**** 掲載文
進学格差―深刻化する教育費負担 (ちくま新書)

進学格差―深刻化する教育費負担 (ちくま新書)

書名:進学格差―深刻化する教育費負担 (ちくま新書)
著者:小林雅之


ひどい本。
何がどうひどいって、統計データが「進学格差」なるものを全く支持していないのに、これを強引に「家計の無理」というよくわからない概念で「格差」の問題としてしまう点。
なんでこんなのが、ちくま新書から出てくるのか、さっぱり解らない。
なんでこんな人が東大の教授をされているのか、さっぱり解らない。
そして、最も解らないのは、週末の貴重な時間を削り、睡眠を削ってまで、なんでこんなくだらない本を読み通してしまったのか、である。
いい加減、早く見切り付けろよ。


いや、1点だけ言い訳させてもらうと、本当は半分もいかないところで本書が駄本であることは確定していたので、読むのをやめようと思ったのである。
だが、次の章を見て、思いとどまってしまった。
その章は、他国の事情との比較をうたった章であった。
国内の教育・格差問題はさんざん取り上げられているが、実際に諸外国と比較して、この国の教育財政・教育支出がどういう位置にあるのかという情報は少ない。
********
演習課題 1>
『進学格差』の書評について、次の問いに答えよ。
(a) 書評の筆者が「よくわからない」と評している概念は何か。
(b) この本はどの新書シリーズから出ているか。
(c) 筆者が本を読むのをやめかけて思いとどまったのは、何をうたった章を見たからか。
演習課題 2> 『進学格差』の書評を、示された最後の文の後から書き継げ。
データを参照する必要はない。
**** 提示データ
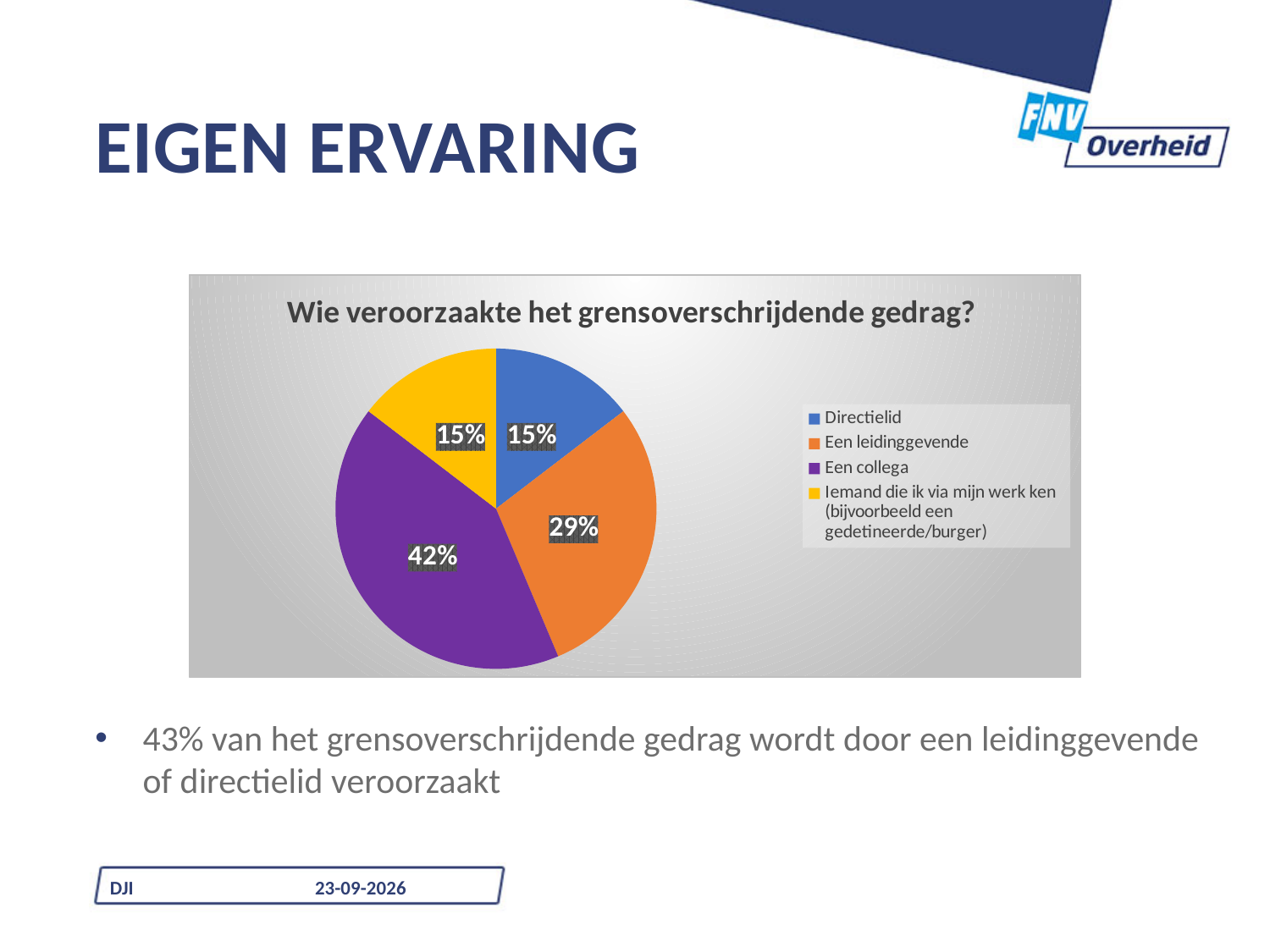
Which colour represents 'Een collega' in the pie chart? Purple What share of the pie is labelled 'Directielid'? 15% What share of the pie is labelled 'Een collega'? 42% What share of the pie is labelled 'Iemand die ik via mijn werk ken (bijvoorbeeld een gedetineerde/burger)'? 15% What type of chart is shown on the slide? Pie chart How many categories does the legend list? 4 What is the combined share of 'Directielid' and 'Een leidinggevende'? 44% What is the title of the chart? Wie veroorzaakte het grensoverschrijdende gedrag? Which is larger, the share for 'Een leidinggevende' or the share for 'Directielid'? Een leidinggevende What share of the pie is labelled 'Een leidinggevende'? 29% Which category has the largest slice of the pie? Een collega What is the difference between the shares for 'Een collega' and 'Een leidinggevende'? 13%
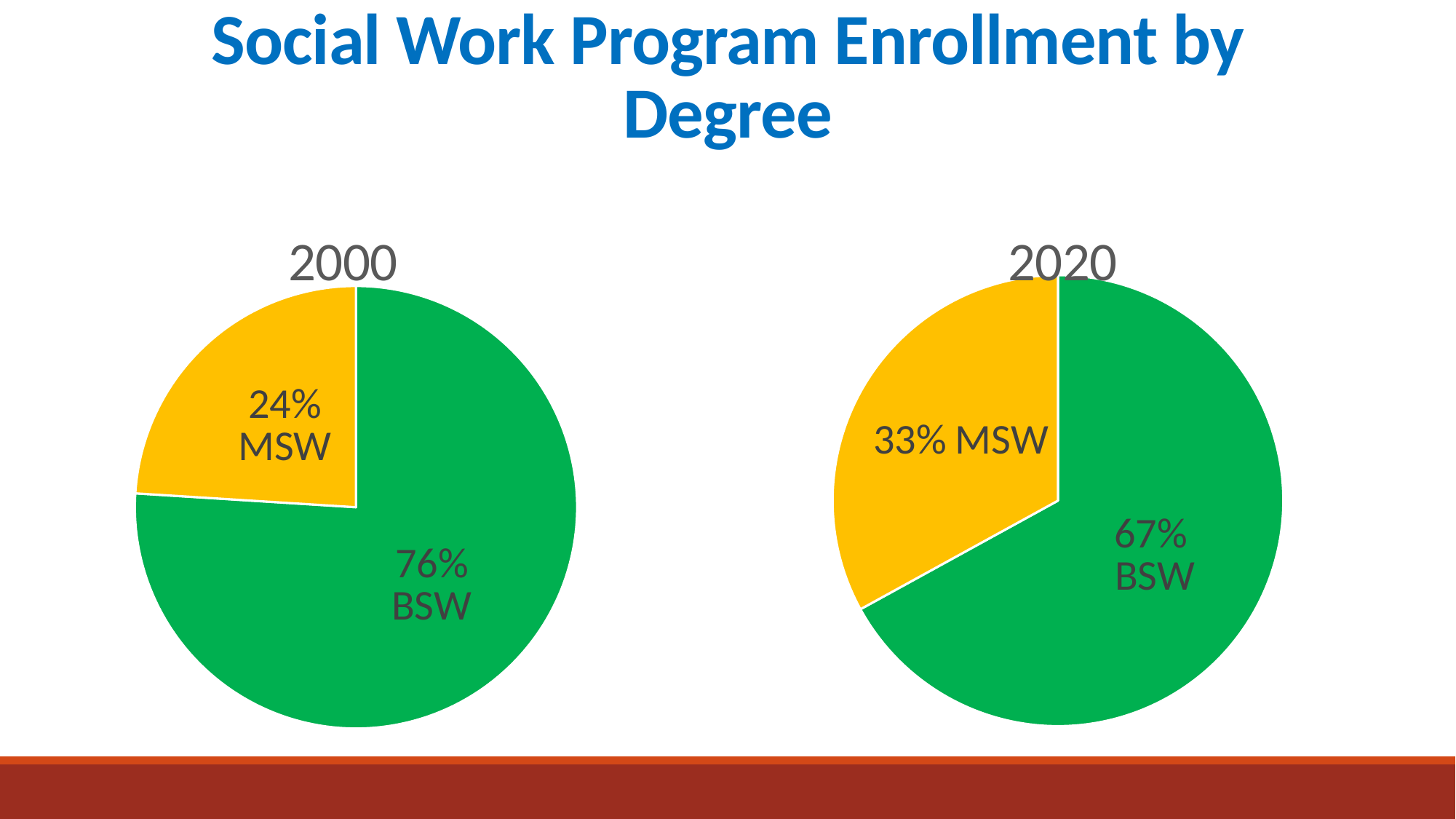
In the 2000 pie chart, what share of enrollment is BSW? 76% In the 2000 pie chart, what is the difference between the BSW and MSW shares? 52% In the 2020 pie chart, what share of enrollment is BSW? 67% In the 2000 pie chart, which degree has the largest share? BSW In the 2020 pie chart, what is the difference between the BSW and MSW shares? 34% In the 2020 pie chart, which degree has the smallest share? MSW What is the title of the slide? Social Work Program Enrollment by Degree In the 2000 pie chart, what share of enrollment is MSW? 24% Is the MSW share larger in the 2000 chart or the 2020 chart? 2020 How many slices does the 2020 pie chart have? 2 In the 2020 pie chart, what share of enrollment is MSW? 33% What type of chart is used on this slide? Pie chart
********
解答 1>
(a) 「家計の無理」という概念である。
(b) ちくま新書である。
(c) 他国の事情との比較をうたった章である。

解答 2>
少なくとも、この章は読みたい、そう思ってしまったのが間違いだった。


まあ、各国の事情が少しでも分かったということは損失ではない。
だが、だからといって本書のひどさを打ち消すほど耳新しい情報があったわけでも、見事な比較教育の考察があったわけでもなかった。
せめてこの章を基軸とし、最初から最後まで教育財政と教育支出に限った比較教育というテーマで書いてくれていれば、もう少し本書の存在意義は高いものになっただろう。


教育と格差の問題は、20年も前から苅谷剛彦が有効なデータ、正確な分析、質の高い考察、そして現実的な提案を行ってきている。
教育の格差は家庭環境の差であることが、説得力のある数字と共に、既に苅谷氏によって証明されている。
問題点は、生徒たちの諦め感すなわちインセンティブ・ディバイドが引き起こす格差拡大と、能力のある生徒の芽を摘む悪平等、「個性尊重」が招いた公教育の質の低下及び学力低下であり、その解決策は、習熟度別の指導、能力のあるものに対する飛び級制度やエリート教育、複線化(という言葉は忌避されるのでさすがに苅谷氏も直接その言葉を使われたことはないが)、公教育が「最低限」の学力を身につけさせることを保証すること(身につくまで卒業させないこと)などである。
(一部私見が入り込んでいるが、苅谷氏の主張と大きくずれてはいないと思う)


今更適当な数字を持ち出してきて(しかもその数字が仮説を支持していないのに強引に自分の定義した言葉の証明に用いて)、「格差」だと自慢しても、後の祭りである。


嗚呼。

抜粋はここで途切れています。